The United Nations has raised the death toll in Syria's crackdown on dissent.

The U.N. human rights office said Thursday that more than 2,900 people have died in the unrest, now in its seventh month. The U.N. put the death figures last month at 2,700.

Meanwhile, Syrian activists say fighting between government soldiers and military defectors took place Thursday in the Jabal al-Zawiya area of Idlib province. The clashes near the Turkish border killed four soldiers and at least three others.

President Bashar al-Assad's government has used military force to crush opposition protests, including operations against military defectors.

On Wednesday, U.S. Secretary of State Hillary Clinton said the U.N. Security Council has failed in its responsibility by not passing a resolution condemning Syria for its brutal crackdown.

Moscow and Beijing blocked a resolution Tuesday written by France, Britain, Germany and Portugal, sparking U.S. and European outrage.

State Department spokeswoman Victoria Nuland said on Thursday that the U.S. will continue to work with allies to take "stronger steps rhetorically and economically" against the government of Assad.

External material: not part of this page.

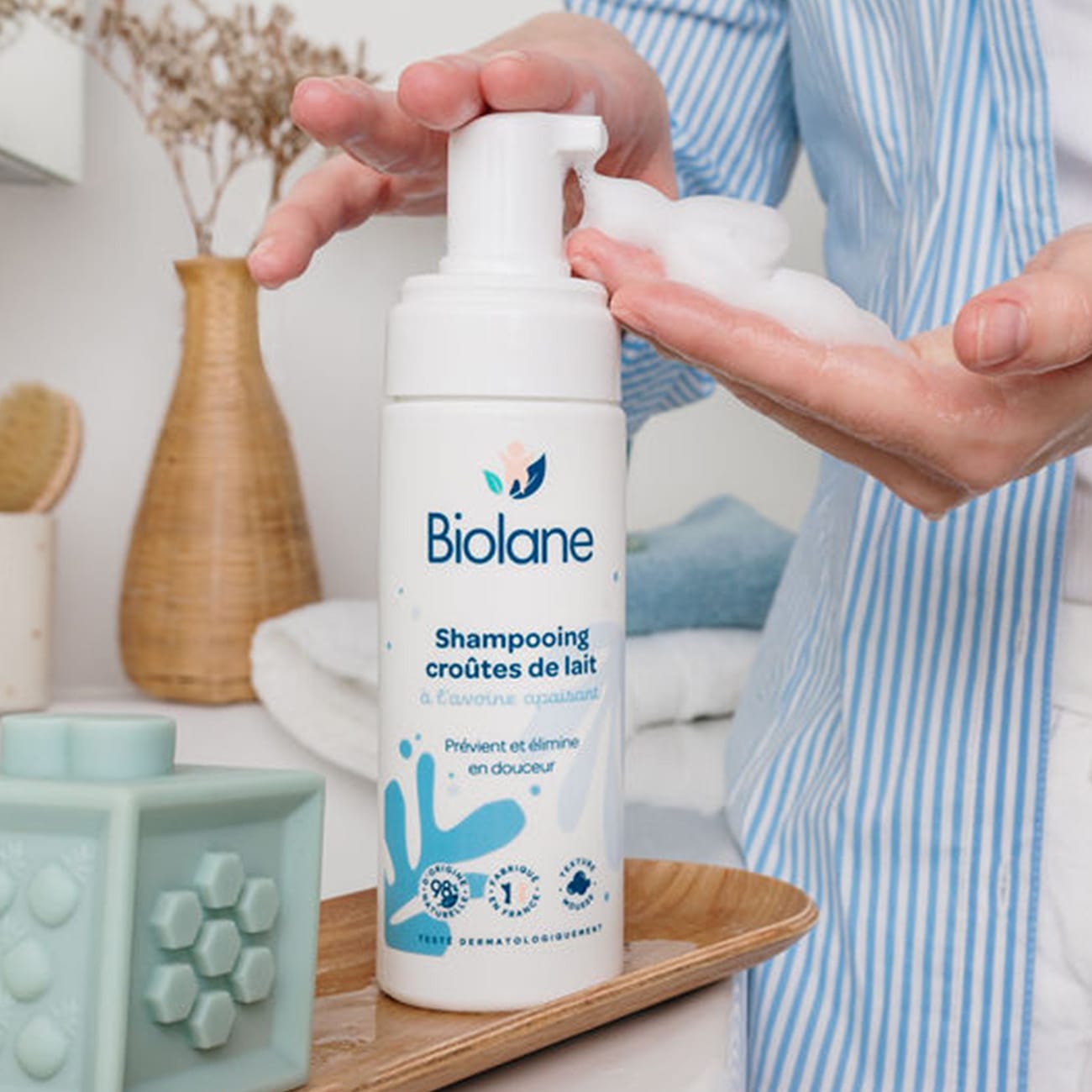 Shampooing croûtes de lait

U.N. chief Ban Ki-moon said the international community has a "moral obligation" to prevent further bloodshed in Syria, while Turkish Prime Minister Recep Tayyip Erdogan said his government will impose its own sanctions on Damascus.

But an aide to the Syrian president told the French news agency that Russia and China stood "with the Syrian people" and provided the time needed for the government to "enforce and enhance reforms."

Some information for this report was provided by AP.